Activity: Print, word for word, the stretch of the forum thread on Rachel Carson's book that begins at "And I keep wondering" and stops after "on human health?".

Supplied passage:

══════════════════════════════

The "book" is not worth wasting your paper and printer ink on.


----------



## Guest (Mar 9, 2007)

Wind in Her Hair said:


> (and in my humble opinion, Rachel Carson may not have had it _all_ right, but her book certainly drew attention and awareness to environmental issues that were being overlooked or ignored until that time...kinda like algore...
> 
> maybe the reaction to her book drew knee-jerk, irrational, illogical, politically motivated and costly(in terms of human lives) measures - but it certainly was the catalyst for an environmental movement (albeit somewhat misdirected) that continues to strive to minimize mankind's destructive impact on the world we live in...for what its worth.


 You've hit the nail on the head!


----------



## jerzeygurl (Jan 21, 2005)

the book is a complete sham....

millions of people have died because of this fictional book


----------



## orangehen (Dec 7, 2005)

I loved the book.


----------



## KayJay (Oct 3, 2006)

I'll probably get flamed for this :shrug: but when are people going to realize that if "millions of people" *don't* die, we are going to continue to grow in numbers at astronomical rates and eat the planet up in relatively no time at all? Dying is part of living, of course no one wants to be the one to die, but c'mon, if we keep worrying about "millions of people" dying so much that we'll sacrifice every other part of the world to save some humans we're all gonna end up dead.
Sorry for the drift.


----------



## heather (May 13, 2002)

Wind in Her Hair said:


> ...kinda like algore...


HEE HEE :dance: 

That's one of my favorite comparisons I've heard in a while

Rachel Carson.....Al Gore  

HEE HEE


----------



## Guest (Mar 9, 2007)

KayJay said:


> I'll probably get flamed for this :shrug: but when are people going to realize that if "millions of people" *don't* die, we are going to continue to grow in numbers at astronomical rates and eat the planet up in relatively no time at all? Dying is part of living, of course no one wants to be the one to die, but c'mon, if we keep worrying about "millions of people" dying so much that we'll sacrifice every other part of the world to save some humans we're all gonna end up dead.
> Sorry for the drift.


 And I keep wondering where would we be now if she hadn't written the book? _What if_ we had continued to use pesticides indiscriminately and unabated for an additional 20 or 30 years? How many more species might have become extinct, what impact on the environment, what impact on human health?

══════════════════════════════

Provided material:
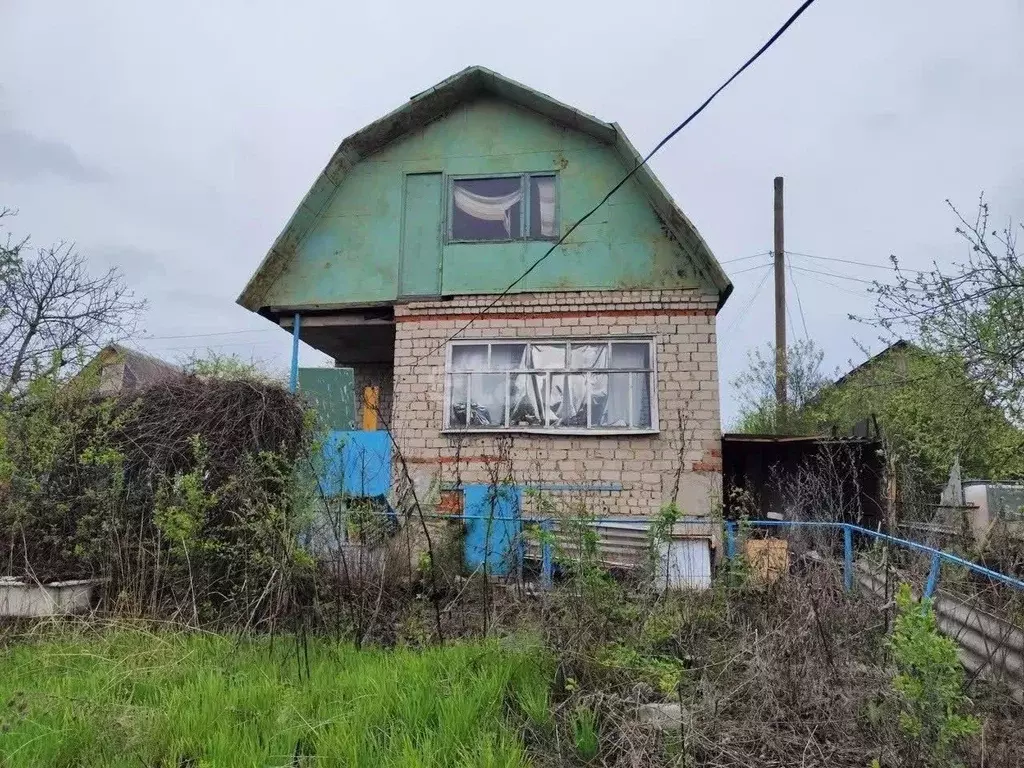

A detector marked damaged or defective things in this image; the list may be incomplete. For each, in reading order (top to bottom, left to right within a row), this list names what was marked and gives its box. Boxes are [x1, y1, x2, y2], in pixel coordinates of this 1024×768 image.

broken window [450, 175, 556, 242]
broken window [442, 340, 656, 436]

══════════════════════════════

The answer:
And I keep wondering where would we be now if she hadn't written the book? _What if_ we had continued to use pesticides indiscriminately and unabated for an additional 20 or 30 years? How many more species might have become extinct, what impact on the environment, what impact on human health?